Somebody has to make up the difference when those tax dollars from the economic recovery stays in that area, McMullan said.
Thompson agreed that the money will not come back to the city or county.
"That's why we don't want to over-TIFF this community," he added.
"Eventually we'll get our money by higher property values and we'll as taxpayers not have to pay as much," Thompson said.
There isn't too much risk because the money won't be spent until returns are being seen, Thompson said.
"This is a very emotional issue... We don't want to lose the industrial area we have... Who else is going to fix your car?" Marco resident Steve Stefanides asked.
"This will become an issue of circumventing the cap not making improvements," Stefanides said.
"Why wouldn't you look at a special taxing district with the consensus of those owners who know they'll see better times ahead?" he asked.
"We have improvements to make but we've got to take the fear out of this thing," Stefanides said.
Trotter said through earlier public meetings with property owners, they were supportive of improvements being made.

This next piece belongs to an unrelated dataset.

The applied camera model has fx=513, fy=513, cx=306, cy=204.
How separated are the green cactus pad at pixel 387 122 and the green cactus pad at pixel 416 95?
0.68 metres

"We access funds that otherwise couldn't be accessed by the city... We have a finding of need," Trotter said.
"It's not about blight, it's about economic opportunity," Trotter said.
"People oppose this because their auto shop area has been identified as a source of blight, that is not the point," he continued.
Stefanides said the last five or six years of Comprehensive Plans showed no major defects and it was sent to Tallahassee.
Now Kimley-Horn shows we have all these problems.
Trotter said it's different because the plan given to the state requires the city to meet the standards, so they avoid stating the need to the state to avoid being required to make certain changes.
"If the people affected in this area and the residents don't like this, how do they stop it?" asked resident Linda Columbo.
"If you don't like it, contact the members of City Council," Thompson replied.
Someone yelled "how many people want it?"
Thompson replied "I don't think everyone in the city is here."
Either way, the audience didn't respond to the question.
Paula Campissano-Robinson said she wasn't for or against the project.
"I think you all brought a lot to the table tonight... I think we just need to see what is going to happen with the economy... I know many of the people who are here aren't in this district and I think we need to continue talking about it," she said.